[Exercise text — start]

Gaston LeRoux – The Phantom Of The Opera
Posted by demonik on September 1, 2007
Gaston LeRoux – The Phantom Of The Opera (W. H. Allen, 1985)
The story of the Phantom of the Opera, a half-crazed musician hiding in the labyrinth of the famous Paris Opera House and creating a number of strange and mysterious events to further the career of a beautiful young singer, is today regarded as one of the most famous of all horror stories: widely mentioned in the same breath as Frankenstein and Dracula. Yet the fame of this novel, first written by the French journalist turned novelist Gaston Leroux, in 1911, is based almost entirely on the various film versions which have been made over the years. Remarkable performances by two actors, Lon Chaney and Claude Rains, helped to make the Phantom an immortal figure. The original book, however, has been largely ignored, rarely in print, and the first edition (in either French or English) is now a collector’s item.
To mark the 75th Anniversary of the story, this new edition of the book is appearing complete with a Foreword by leading horror expert Peter Haining. In this extensive essay, he traces the history of the Phantom of the Opera — its basis in fact, the poor reception of the novel, but its astonishing success in the cinema. He also describes the larger-than-life character of Gaston Leroux and notes how the figure of the Phantom has become so familiar that it is even used by the media when describing terrible theatre tragedies. The book is also enlivened by some sketches and illustrations.
This edition of the classic horror story also has a special Appendix in which the Phantom is linked with that great detective of the same period — Sherlock Holmes. The speculation concerning these two makes this volume a must for all Sherlockians.

[Exercise text — finish]

▸ Work order 1:
Translate this sentence from the post on The Phantom of the Opera into Spanish: "Remarkable performances by two actors, Lon Chaney and Claude Rains, helped to make the Phantom an immortal figure."
▸ Work order 2:
Retype the passage of the post on The Phantom of the Opera that starts with the words "To mark the" and runs through "for all Sherlockians.".

[Given information — start]

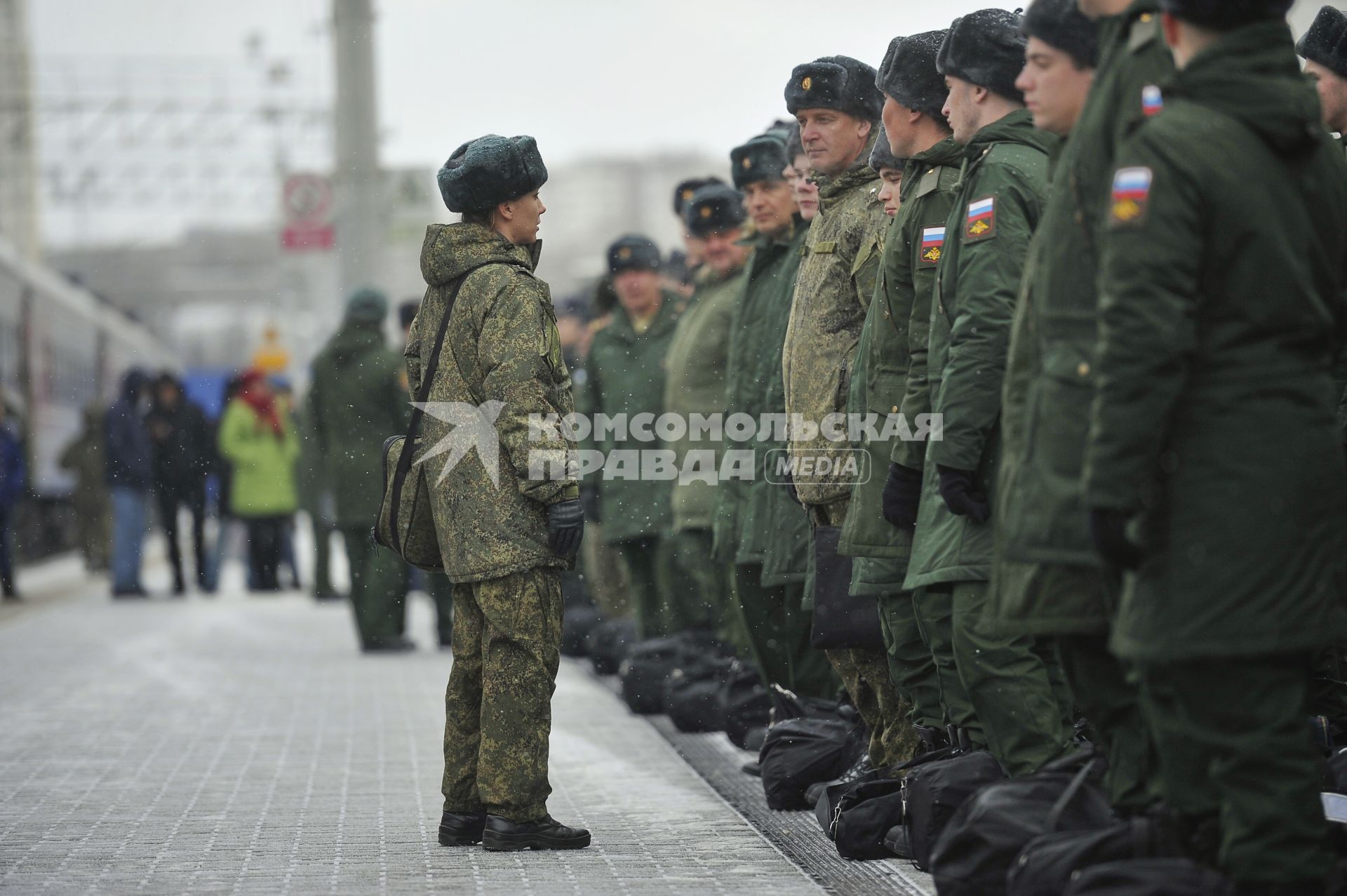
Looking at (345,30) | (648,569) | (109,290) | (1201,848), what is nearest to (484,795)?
(1201,848)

[Given information — finish]

▸ Exercise answer 1:
Las notables interpretaciones de dos actores, Lon Chaney y Claude Rains, ayudaron a convertir al Fantasma en una figura inmortal.

▸ Exercise answer 2:
To mark the 75th Anniversary of the story, this new edition of the book is appearing complete with a Foreword by leading horror expert Peter Haining. In this extensive essay, he traces the history of the Phantom of the Opera — its basis in fact, the poor reception of the novel, but its astonishing success in the cinema. He also describes the larger-than-life character of Gaston Leroux and notes how the figure of the Phantom has become so familiar that it is even used by the media when describing terrible theatre tragedies. The book is also enlivened by some sketches and illustrations.
This edition of the classic horror story also has a special Appendix in which the Phantom is linked with that great detective of the same period — Sherlock Holmes. The speculation concerning these two makes this volume a must for all Sherlockians.